Los últimos nueve kilómetros, de los veintisiete que separan el Barrio de la pardina Foncillas, transcurren por un camino forestal desnivelado, pedregoso y bordeado de pinos cuyas raíces asoman, como recias serpientes, por entre el piso desigual que el sacudido vehículo recorre entre curvadas pendientes que alternan interminables ascensos y repentinos descensos, en una difícil ruta que termina bruscamente en la misma pardina, donde piedras, raíces y baches desaparecen dejando que las torturadas ruedas del coche se deslicen por una alfombra herbosa hasta llegar a la pavimentada entrada de la fosqueta.


¿Y dices que le han dado un repaso al tejado?
No, no. Lo que digo es que lo averiguaremos cuando llueva.
Pues mejor que llueva poco, porque si tenemos que volver por esa pista y encima embarrada…
No seas agorero.


La fosqueta fue, antaño, paridera y refugio de pastores, hasta que los Foncillas, al convertir el prado en tierra de pastos para su yeguada de monte, la acondicionaron para poder vivir en ella durante los desplazamientos estacionales del ganado.
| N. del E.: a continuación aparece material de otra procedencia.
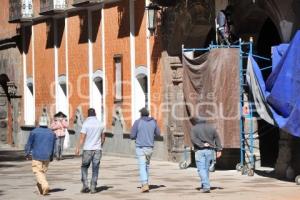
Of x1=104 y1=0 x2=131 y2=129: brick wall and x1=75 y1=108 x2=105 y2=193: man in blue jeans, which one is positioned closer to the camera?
→ x1=75 y1=108 x2=105 y2=193: man in blue jeans

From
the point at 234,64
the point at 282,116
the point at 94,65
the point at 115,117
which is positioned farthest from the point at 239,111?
the point at 94,65

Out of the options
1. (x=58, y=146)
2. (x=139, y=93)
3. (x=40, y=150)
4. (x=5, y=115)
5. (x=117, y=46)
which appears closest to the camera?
(x=40, y=150)

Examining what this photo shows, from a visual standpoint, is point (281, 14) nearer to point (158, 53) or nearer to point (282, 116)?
point (282, 116)

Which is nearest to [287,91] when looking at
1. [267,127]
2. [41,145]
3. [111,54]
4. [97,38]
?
[267,127]

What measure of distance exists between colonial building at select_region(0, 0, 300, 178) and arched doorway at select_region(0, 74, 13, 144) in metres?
0.05

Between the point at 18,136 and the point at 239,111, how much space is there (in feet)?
62.4

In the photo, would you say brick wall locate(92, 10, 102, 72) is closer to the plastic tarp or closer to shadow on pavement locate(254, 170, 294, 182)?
shadow on pavement locate(254, 170, 294, 182)

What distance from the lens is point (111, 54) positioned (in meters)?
27.0

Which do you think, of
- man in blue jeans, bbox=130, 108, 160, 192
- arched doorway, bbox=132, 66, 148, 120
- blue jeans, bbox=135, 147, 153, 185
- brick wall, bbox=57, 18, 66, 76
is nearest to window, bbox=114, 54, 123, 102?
arched doorway, bbox=132, 66, 148, 120

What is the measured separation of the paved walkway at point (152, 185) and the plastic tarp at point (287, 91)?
139 cm

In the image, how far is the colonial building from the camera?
67.2 ft

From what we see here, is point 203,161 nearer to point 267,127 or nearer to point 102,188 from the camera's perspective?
point 102,188

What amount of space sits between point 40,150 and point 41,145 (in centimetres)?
10

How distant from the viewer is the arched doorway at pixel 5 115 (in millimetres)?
36969
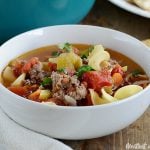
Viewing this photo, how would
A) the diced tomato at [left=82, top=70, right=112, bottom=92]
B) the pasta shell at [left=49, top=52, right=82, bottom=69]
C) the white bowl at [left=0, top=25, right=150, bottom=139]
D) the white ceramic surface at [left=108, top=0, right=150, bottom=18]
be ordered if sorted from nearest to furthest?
the white bowl at [left=0, top=25, right=150, bottom=139] → the diced tomato at [left=82, top=70, right=112, bottom=92] → the pasta shell at [left=49, top=52, right=82, bottom=69] → the white ceramic surface at [left=108, top=0, right=150, bottom=18]

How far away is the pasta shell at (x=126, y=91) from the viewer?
4.69 feet

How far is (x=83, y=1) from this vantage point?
1.95 meters

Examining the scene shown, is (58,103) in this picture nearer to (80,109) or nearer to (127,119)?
(80,109)

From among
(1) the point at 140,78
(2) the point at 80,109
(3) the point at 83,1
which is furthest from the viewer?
(3) the point at 83,1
A la sala principal —la única que formó parte de la antigua edificación, con su enorme cocina de leña de hierro fundido— se le añadieron dos anexos; uno, en forma de pasillo, con dos literas de tres plazas cada una y otro, minúsculo, ejerciendo de retrete con ducha.


(…)

Pese a las escasas brasas en el compartimento de combustión, expande la vieja cocina un calorcillo a ratos incómodo que obliga a los cinco ocupantes de la fosqueta a mantener de par en par puerta y ventanas mientras rueda la segunda tanda de cafés y van disminuyendo las tentadoras porciones del empanadico de calabaza que Étienne ha troceado pese a las quejas de la veterinaria: “No lo cortes todo, que no vamos a poder con él”.
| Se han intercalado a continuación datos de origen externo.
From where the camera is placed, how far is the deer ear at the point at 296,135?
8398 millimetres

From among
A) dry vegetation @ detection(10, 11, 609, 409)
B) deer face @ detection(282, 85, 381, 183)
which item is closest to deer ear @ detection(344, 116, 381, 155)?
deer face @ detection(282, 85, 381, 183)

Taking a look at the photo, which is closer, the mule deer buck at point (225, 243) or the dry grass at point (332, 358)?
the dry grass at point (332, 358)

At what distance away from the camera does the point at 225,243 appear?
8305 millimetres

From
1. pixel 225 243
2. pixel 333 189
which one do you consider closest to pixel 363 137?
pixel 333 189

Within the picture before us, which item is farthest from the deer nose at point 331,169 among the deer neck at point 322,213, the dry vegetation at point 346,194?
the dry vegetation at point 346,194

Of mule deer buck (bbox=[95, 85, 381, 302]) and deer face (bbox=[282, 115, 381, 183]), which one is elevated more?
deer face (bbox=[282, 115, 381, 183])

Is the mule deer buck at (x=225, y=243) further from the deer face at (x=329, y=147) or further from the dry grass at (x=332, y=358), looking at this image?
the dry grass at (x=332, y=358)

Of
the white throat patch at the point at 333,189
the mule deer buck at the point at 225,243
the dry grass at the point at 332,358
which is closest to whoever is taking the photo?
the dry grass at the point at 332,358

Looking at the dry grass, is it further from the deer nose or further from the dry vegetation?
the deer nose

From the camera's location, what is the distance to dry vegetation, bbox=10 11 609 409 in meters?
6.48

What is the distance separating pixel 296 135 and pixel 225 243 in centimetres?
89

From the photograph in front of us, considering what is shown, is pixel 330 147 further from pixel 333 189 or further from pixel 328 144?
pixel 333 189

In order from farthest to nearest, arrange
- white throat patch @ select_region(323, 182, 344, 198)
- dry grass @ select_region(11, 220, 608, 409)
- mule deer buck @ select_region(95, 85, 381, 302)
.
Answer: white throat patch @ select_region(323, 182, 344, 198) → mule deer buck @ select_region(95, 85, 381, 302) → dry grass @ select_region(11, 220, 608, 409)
La ratonera sigue ahí”, advierte la pequeña Jenabou, dejando los prismáticos sobre la mesa y señalando hacia el poste que se entrevé, a lo lejos, desde la ventana frontal, y donde un águila ratonera lleva cerca de cinco horas posada, muy quieta. “¿Podremos ir después al encinar a ver si está el torcecuello de esta mañana?”, pregunta la niña.


(…)

Agoniza el día, herido por las sombras, dejando un rastro grana en los bordes romos de los montes y avanza la oscuridad por el prado hasta que los ojos apenas son capaces de distinguir las borrosas siluetas de los árboles cercanos —allí donde arenga el arrendajo— que inclinan sus copas sobre la cortada que desemboca en el río.


Bajo la cabeza de la pequeña Jenabou, dormida sobre las piernas de Iliane, asoma una gastada esquina de Los rituales del caos, de Carlos Monsiváis, que la veterinaria no se atreve a recuperar para no romper el plácido reposo de las miembros más jóvenes del grupo.